For many people, the magic number for a comfortable retirement is one-million dollars—but that amount can seem pretty daunting, especially if you’re already in your 40s.
So how can we get there by the time we are 65, even if we haven’t started yet? Here are some tips:
Forget about “saving”
You absolutely cannot “save” your way to a million-dollar retirement. Understanding this is one of the first steps to financial literacy – which is appropriate, as November is Financial Literacy Month in Canada. Here’s why:
- A recent survey of the market showed that the highest rate paid was around 2.4%, while the lowest was, believe it or not, 0.03%! This kind of return will not help you save a million dollars – even over 20 years.
- Taking inflation and taxes into consideration, with a 2.4% annual rate, a $100,000 savings account will shrink to $88,000 in 20 years!</li
Control your spending
Spending vicariously is one of the biggest challenges to getting your financial house in order. And the devil’s in the detail. For example, if you’re a lunch buyer rather than a brown-bagger, you’re paying an average of, say, $10 a day. At that rate, if you buy your lunch just three times a week, that adds up to $1,500 per year! Tack on $30 a week for those irresistible lattés and you’re down another $1,560 a year. That’s about $255 a month. Combined, that’s $3,060/year at a minimum.
Give up the lattés for a year, brown bag it more often, and save that $255 per month for 19 months, you’ll have saved up over $5,000! Put your $5,000 into a high-performance investment fund earning, say, an average annual 9.5% and continue to contribute $255 per month for 25 years, that money will have turned into $366,577!
Create your financial roadmap
To get on the road to financial success, you have to get off the road to ruin. If you don’t know you own, what you owe, what you really earn (after taxes), what you spend, and how much you have left at the end of the month, that signals financial trouble for your future.
Begin by deciding where you want to be in 20, 25, or 30 years. Next, decide on a strategy – that’s the tool that will let you achieve your long-term goal. If that sounds like a lot of work, it is so invest in a financial planner.
Use your plans
Another great option is a Tax-Free Savings Account.
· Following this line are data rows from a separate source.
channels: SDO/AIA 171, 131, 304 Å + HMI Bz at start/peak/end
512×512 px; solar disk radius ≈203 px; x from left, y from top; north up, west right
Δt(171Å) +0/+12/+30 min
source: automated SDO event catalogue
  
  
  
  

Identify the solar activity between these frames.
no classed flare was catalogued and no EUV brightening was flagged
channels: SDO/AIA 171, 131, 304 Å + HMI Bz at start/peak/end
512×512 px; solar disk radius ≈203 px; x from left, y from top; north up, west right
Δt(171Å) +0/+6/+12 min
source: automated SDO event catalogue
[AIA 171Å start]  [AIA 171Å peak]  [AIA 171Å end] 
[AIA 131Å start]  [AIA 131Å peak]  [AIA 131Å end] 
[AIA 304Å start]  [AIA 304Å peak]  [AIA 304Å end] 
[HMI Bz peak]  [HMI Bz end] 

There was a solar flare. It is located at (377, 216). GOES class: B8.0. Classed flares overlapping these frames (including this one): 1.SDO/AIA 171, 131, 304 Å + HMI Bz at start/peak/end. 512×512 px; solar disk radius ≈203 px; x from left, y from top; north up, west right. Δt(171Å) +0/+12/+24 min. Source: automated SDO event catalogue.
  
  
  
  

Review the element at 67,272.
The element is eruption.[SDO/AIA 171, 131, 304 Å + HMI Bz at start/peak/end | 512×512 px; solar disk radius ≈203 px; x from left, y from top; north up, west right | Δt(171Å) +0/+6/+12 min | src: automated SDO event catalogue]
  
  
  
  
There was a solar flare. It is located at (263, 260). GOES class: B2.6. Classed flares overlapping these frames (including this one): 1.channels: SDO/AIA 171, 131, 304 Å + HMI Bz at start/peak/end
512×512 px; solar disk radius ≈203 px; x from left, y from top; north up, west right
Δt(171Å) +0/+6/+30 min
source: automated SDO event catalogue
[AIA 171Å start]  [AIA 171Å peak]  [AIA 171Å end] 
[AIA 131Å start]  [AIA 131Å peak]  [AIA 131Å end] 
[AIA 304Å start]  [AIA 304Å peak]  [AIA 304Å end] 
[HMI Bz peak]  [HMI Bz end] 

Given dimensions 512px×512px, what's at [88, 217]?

- You can contribute as much as $5,500 per year with no income test needed
- Investments grow tax free and withdrawals are also tax free
- Keep in mind, you won’t get a tax deduction
Combined, your RRSP and Tax Free Savings Account can get you to that $1-million goal by the time you celebrate your 65th birthday. Here’s how:
- If you start contributing just $770 a month to an RRSP at age 40, and target an 8.5% average annual compounded return, your RRSP will be worth $794,000 by the time you reach 65.
- Then, if you contribute your annual tax refund from your RRSP contributions, say, $3,228, into a Tax-Free Savings Account earning the same return, you’ll have an additional $254,000 at age 65.
- Add that together, and you’ll have over a million bucks!